Spatial relation data

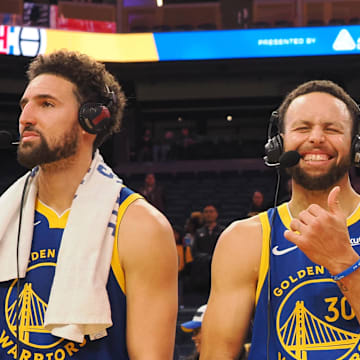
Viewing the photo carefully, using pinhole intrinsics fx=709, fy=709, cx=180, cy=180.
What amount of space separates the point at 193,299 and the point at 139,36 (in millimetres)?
6449

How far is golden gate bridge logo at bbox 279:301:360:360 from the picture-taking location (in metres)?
2.00

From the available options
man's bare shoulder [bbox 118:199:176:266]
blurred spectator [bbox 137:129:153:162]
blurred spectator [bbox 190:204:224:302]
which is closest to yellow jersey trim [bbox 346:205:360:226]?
man's bare shoulder [bbox 118:199:176:266]

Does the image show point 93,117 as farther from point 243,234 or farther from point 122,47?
point 122,47

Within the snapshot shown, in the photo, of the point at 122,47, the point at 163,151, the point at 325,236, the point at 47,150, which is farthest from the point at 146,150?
the point at 325,236

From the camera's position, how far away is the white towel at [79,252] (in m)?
2.09

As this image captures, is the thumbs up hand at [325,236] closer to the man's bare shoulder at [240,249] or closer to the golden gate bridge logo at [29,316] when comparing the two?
the man's bare shoulder at [240,249]

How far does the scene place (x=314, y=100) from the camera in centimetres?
219

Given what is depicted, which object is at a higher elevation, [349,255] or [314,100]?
[314,100]

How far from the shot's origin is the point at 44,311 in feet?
7.13

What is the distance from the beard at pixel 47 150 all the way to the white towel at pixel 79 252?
119mm

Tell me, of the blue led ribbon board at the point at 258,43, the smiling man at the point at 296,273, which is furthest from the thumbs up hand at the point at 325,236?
the blue led ribbon board at the point at 258,43

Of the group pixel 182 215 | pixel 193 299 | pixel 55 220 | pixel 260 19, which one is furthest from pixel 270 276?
pixel 260 19

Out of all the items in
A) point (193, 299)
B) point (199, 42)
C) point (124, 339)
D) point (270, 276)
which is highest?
point (199, 42)

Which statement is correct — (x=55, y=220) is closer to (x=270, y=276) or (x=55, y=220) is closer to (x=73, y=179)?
(x=73, y=179)
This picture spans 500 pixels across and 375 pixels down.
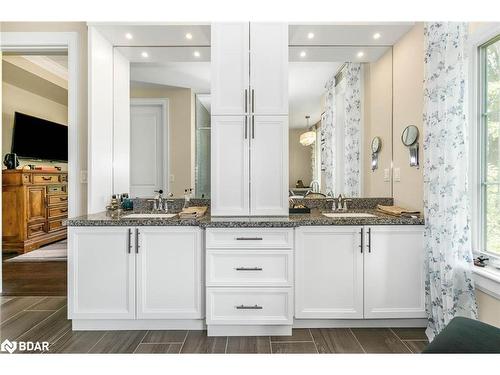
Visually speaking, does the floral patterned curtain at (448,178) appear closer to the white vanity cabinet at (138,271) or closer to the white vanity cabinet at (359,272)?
the white vanity cabinet at (359,272)

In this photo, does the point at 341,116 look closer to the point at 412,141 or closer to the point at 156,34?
the point at 412,141

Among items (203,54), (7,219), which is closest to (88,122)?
(203,54)

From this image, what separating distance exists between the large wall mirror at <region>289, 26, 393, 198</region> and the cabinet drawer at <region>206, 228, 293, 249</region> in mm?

- **Brief**:
Reproduce the lines of the records word for word, starting at the line that contains "Among items (203,54), (7,219), which" and continuing through the end of the records, with both ends included.

- **Reply to the task**:
Among items (203,54), (7,219), which is closest to (88,122)?
(203,54)

From this image, what separating distance exists between the large wall mirror at <region>289, 26, 393, 198</region> and the cabinet drawer at <region>206, 228, 293, 249</region> in mm?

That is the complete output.